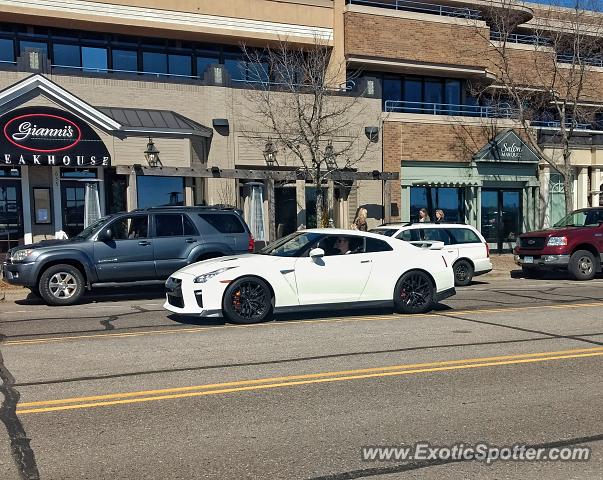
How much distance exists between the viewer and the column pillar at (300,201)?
71.2ft

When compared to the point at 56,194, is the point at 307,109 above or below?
above

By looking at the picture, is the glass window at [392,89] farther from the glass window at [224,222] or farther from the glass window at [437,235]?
the glass window at [224,222]

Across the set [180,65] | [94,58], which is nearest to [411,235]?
[180,65]

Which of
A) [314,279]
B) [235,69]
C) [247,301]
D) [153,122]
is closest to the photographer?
[247,301]

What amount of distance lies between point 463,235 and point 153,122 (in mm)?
9751

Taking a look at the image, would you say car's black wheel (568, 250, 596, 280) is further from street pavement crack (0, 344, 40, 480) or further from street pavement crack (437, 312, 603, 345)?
street pavement crack (0, 344, 40, 480)

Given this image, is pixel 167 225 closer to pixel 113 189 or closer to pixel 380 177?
pixel 113 189

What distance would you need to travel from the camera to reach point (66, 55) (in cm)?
2152

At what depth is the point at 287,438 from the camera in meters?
4.71

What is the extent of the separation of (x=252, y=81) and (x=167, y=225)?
34.2 ft

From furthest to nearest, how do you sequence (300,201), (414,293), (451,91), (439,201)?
(451,91) < (439,201) < (300,201) < (414,293)

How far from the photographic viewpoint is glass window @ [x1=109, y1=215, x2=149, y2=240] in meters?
12.8

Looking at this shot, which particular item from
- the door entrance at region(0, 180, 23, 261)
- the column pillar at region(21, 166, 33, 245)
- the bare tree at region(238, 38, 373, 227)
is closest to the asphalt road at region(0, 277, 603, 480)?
the column pillar at region(21, 166, 33, 245)

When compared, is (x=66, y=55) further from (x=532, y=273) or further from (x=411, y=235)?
(x=532, y=273)
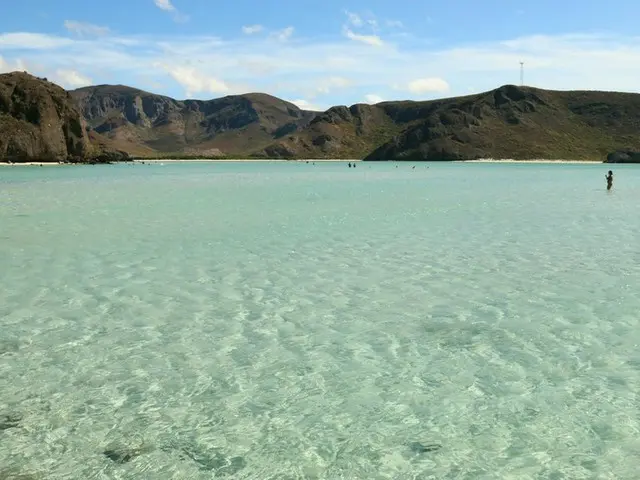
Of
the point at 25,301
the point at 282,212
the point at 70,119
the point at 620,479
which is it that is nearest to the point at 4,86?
the point at 70,119

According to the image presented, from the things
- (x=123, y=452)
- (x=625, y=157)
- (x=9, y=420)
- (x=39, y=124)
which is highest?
(x=39, y=124)

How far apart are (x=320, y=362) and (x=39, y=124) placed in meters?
172

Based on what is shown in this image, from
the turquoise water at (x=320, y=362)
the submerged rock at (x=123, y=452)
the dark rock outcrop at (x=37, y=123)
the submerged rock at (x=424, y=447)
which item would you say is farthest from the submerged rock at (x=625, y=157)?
the submerged rock at (x=123, y=452)

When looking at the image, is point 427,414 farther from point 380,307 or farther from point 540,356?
point 380,307

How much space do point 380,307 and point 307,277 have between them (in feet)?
11.9

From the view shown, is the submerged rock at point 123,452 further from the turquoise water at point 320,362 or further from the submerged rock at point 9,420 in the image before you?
the submerged rock at point 9,420

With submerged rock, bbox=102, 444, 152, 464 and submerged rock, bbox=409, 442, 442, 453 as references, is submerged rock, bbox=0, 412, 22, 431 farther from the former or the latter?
submerged rock, bbox=409, 442, 442, 453

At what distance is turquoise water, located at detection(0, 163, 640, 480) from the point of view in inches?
271

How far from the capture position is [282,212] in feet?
116

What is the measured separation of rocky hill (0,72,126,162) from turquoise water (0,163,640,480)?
151553 millimetres

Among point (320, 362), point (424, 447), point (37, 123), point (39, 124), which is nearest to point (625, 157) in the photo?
point (39, 124)

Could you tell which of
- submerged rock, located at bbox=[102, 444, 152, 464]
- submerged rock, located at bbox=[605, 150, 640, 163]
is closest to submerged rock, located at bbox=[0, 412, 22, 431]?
submerged rock, located at bbox=[102, 444, 152, 464]

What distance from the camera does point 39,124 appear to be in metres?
163

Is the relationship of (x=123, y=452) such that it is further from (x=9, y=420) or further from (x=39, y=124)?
(x=39, y=124)
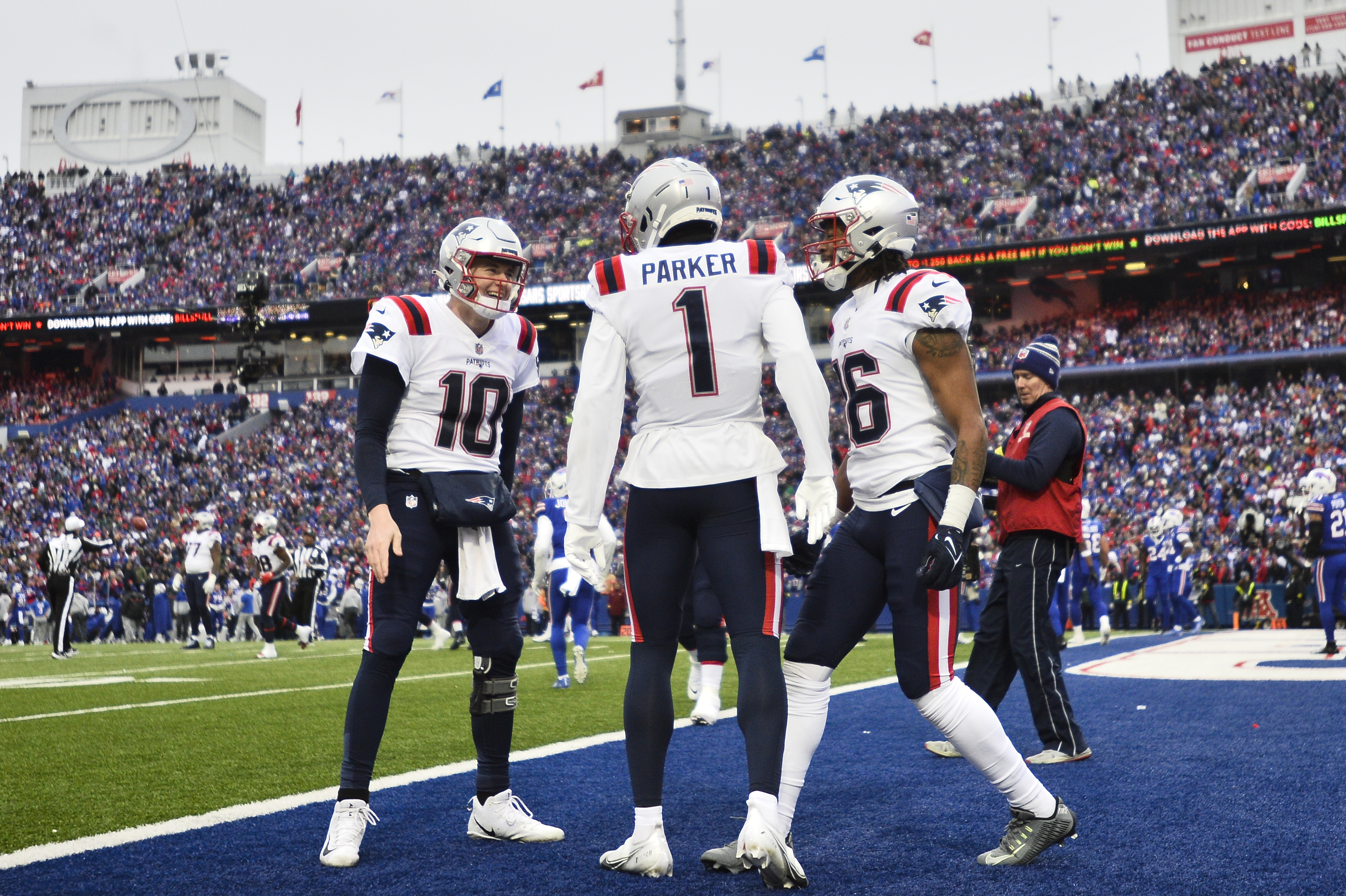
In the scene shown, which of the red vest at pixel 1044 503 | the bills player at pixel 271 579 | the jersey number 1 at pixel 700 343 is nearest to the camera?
the jersey number 1 at pixel 700 343

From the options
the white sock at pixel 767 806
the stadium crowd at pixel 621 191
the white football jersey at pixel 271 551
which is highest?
the stadium crowd at pixel 621 191

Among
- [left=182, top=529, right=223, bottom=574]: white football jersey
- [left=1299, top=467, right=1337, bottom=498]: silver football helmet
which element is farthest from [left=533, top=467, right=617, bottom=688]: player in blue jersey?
[left=182, top=529, right=223, bottom=574]: white football jersey

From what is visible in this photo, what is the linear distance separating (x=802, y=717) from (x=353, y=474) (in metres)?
29.5

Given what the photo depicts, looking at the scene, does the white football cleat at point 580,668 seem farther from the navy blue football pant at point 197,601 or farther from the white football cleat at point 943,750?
the navy blue football pant at point 197,601

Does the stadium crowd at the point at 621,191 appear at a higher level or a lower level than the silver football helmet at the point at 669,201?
higher

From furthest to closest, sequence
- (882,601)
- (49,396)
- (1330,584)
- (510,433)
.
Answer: (49,396) → (1330,584) → (510,433) → (882,601)

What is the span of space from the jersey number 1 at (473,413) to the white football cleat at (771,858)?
64.3 inches

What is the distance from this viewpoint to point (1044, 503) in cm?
532

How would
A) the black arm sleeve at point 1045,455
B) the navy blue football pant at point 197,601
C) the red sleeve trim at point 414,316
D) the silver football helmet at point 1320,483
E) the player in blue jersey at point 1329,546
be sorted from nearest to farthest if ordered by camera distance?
the red sleeve trim at point 414,316
the black arm sleeve at point 1045,455
the player in blue jersey at point 1329,546
the silver football helmet at point 1320,483
the navy blue football pant at point 197,601

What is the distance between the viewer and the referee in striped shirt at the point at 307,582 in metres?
14.5

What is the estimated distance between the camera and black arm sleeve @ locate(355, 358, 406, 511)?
3789 millimetres

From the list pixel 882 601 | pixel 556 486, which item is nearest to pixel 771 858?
pixel 882 601

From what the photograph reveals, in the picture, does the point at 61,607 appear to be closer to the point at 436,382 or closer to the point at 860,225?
the point at 436,382

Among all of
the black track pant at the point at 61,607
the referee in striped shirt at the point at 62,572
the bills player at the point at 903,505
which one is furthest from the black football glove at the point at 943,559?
the referee in striped shirt at the point at 62,572
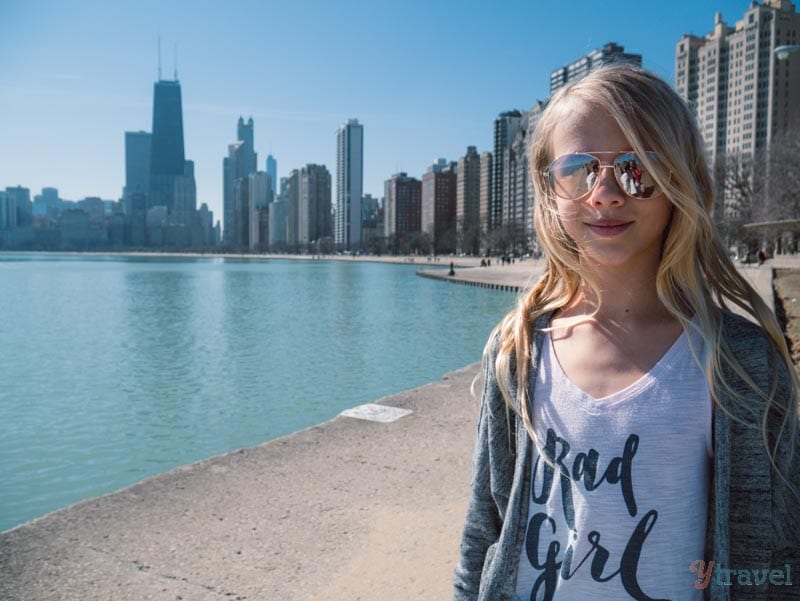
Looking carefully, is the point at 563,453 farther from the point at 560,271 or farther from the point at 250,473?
the point at 250,473

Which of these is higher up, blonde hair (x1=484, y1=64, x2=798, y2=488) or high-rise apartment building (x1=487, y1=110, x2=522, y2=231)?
high-rise apartment building (x1=487, y1=110, x2=522, y2=231)

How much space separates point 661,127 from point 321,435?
6.04m

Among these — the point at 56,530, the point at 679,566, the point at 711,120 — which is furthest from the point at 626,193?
the point at 711,120

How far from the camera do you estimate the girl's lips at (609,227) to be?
1364 mm

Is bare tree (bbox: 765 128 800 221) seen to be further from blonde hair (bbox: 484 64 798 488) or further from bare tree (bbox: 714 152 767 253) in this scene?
blonde hair (bbox: 484 64 798 488)

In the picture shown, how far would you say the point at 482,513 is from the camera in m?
1.49

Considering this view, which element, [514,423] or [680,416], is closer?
[680,416]

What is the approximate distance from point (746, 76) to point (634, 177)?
134 m

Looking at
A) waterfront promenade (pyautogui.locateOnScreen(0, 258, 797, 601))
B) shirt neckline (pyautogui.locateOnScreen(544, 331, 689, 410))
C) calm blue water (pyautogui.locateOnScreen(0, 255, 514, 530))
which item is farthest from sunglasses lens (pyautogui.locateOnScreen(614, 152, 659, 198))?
calm blue water (pyautogui.locateOnScreen(0, 255, 514, 530))

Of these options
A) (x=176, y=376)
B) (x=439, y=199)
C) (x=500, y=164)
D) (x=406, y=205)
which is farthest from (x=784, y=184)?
(x=406, y=205)

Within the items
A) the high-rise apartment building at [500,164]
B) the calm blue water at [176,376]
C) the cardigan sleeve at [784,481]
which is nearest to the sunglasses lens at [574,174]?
the cardigan sleeve at [784,481]

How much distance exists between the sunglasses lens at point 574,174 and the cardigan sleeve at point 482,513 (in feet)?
1.33

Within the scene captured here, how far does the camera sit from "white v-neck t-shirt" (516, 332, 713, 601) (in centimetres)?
126

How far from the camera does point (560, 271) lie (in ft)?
5.20
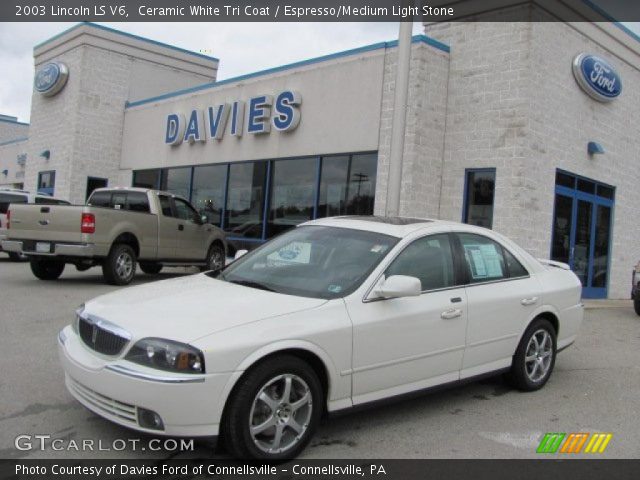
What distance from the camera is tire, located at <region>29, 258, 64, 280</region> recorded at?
→ 11.7m

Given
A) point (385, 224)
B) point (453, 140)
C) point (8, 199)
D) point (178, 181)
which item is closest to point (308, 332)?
point (385, 224)

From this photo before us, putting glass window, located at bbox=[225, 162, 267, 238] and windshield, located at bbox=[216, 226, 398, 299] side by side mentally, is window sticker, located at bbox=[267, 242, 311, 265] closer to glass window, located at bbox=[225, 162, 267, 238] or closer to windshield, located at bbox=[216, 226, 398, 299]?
windshield, located at bbox=[216, 226, 398, 299]

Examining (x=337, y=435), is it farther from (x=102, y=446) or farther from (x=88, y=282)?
(x=88, y=282)

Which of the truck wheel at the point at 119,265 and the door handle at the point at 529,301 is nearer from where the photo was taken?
the door handle at the point at 529,301

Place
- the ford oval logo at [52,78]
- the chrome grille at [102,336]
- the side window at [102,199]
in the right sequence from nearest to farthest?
the chrome grille at [102,336] < the side window at [102,199] < the ford oval logo at [52,78]

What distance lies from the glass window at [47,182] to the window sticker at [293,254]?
65.4ft

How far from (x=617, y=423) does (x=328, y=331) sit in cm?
271

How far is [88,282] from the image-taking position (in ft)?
38.8

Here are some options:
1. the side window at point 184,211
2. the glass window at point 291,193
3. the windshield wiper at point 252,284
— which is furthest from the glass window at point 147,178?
the windshield wiper at point 252,284

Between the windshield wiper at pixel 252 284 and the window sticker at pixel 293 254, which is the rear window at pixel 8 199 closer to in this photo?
the window sticker at pixel 293 254

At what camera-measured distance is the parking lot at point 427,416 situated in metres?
4.06

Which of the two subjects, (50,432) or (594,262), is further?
(594,262)

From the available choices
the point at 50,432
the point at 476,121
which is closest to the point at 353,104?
the point at 476,121

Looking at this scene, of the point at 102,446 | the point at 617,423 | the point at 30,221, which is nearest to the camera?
the point at 102,446
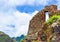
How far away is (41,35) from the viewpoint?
25.4 m

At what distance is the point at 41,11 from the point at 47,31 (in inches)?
448

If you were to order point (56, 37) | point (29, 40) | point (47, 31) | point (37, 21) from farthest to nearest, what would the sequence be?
1. point (37, 21)
2. point (29, 40)
3. point (47, 31)
4. point (56, 37)

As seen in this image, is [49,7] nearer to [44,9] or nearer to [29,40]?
[44,9]

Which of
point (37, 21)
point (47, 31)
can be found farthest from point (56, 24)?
point (37, 21)

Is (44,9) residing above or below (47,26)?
above

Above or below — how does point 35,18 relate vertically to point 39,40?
above

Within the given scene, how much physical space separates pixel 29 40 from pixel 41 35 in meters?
5.65

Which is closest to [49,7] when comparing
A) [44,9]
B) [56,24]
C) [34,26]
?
[44,9]

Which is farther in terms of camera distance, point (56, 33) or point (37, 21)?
point (37, 21)

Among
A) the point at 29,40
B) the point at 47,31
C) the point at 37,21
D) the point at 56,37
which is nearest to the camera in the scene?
the point at 56,37

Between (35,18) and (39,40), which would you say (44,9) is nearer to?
(35,18)

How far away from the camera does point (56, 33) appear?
20328mm

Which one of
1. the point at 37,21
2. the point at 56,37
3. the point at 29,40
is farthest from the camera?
the point at 37,21

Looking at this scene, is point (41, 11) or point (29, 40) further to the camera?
point (41, 11)
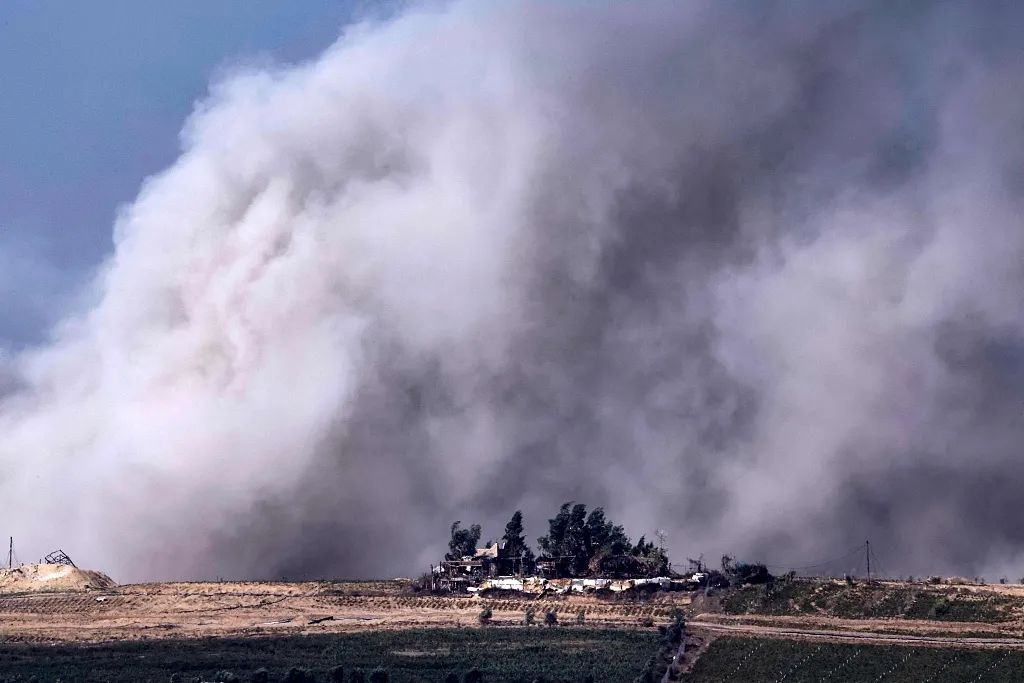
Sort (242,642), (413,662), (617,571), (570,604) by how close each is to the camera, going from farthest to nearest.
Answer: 1. (617,571)
2. (570,604)
3. (242,642)
4. (413,662)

DIRECTIONS:
Turn the rows from the line containing "How far away is (41,35) from the viewpoint?" through the last row into a JSON list of strings, one string per line, with blank lines omitted. Leave the pictures out of the answer.

TASK ANSWER:
[
  "How far away is (41,35) from the viewpoint?",
  "25.4 m",
  "At what distance is the point at 41,11 from the point at 47,31 (in inches)?",
  "448",
  "If you were to order point (56, 37) | point (29, 40) | point (47, 31) | point (37, 21) from farthest to nearest, what would the sequence be?",
  "1. point (37, 21)",
  "2. point (29, 40)",
  "3. point (47, 31)",
  "4. point (56, 37)",
  "As seen in this image, is [49,7] nearer to [44,9] or nearer to [29,40]?",
  "[44,9]",
  "Which of",
  "point (37, 21)",
  "point (47, 31)",
  "can be found farthest from point (56, 24)?",
  "point (37, 21)",
  "Is (44,9) residing above or below (47,26)?",
  "above",
  "Above or below — how does point 35,18 relate vertically to point 39,40?",
  "above",
  "Within the given scene, how much physical space separates pixel 29 40 from pixel 41 35 in meters?",
  "5.65",
  "Which is closest to [49,7] when comparing",
  "A) [44,9]",
  "B) [56,24]",
  "C) [34,26]",
  "?",
  "[44,9]",
  "Which is farther in terms of camera distance, point (56, 33) or point (37, 21)?",
  "point (37, 21)",
  "Among",
  "A) the point at 29,40",
  "B) the point at 47,31",
  "C) the point at 37,21",
  "D) the point at 56,37",
  "which is nearest to the camera in the scene?",
  "the point at 56,37",
  "Between (35,18) and (39,40), which would you say (44,9) is nearer to?",
  "(35,18)",
  "How far away from the camera does point (56, 33) appear?",
  "20328mm",
  "Which one of",
  "1. the point at 37,21",
  "2. the point at 56,37",
  "3. the point at 29,40",
  "is farthest from the camera?",
  "the point at 37,21",
  "Looking at this scene, is point (41, 11) or point (29, 40) further to the camera?",
  "point (41, 11)",
  "Sort (242,642), (413,662), (617,571), (570,604) by how close each is to the camera, going from farthest to nearest.",
  "Answer: 1. (617,571)",
  "2. (570,604)",
  "3. (242,642)",
  "4. (413,662)"
]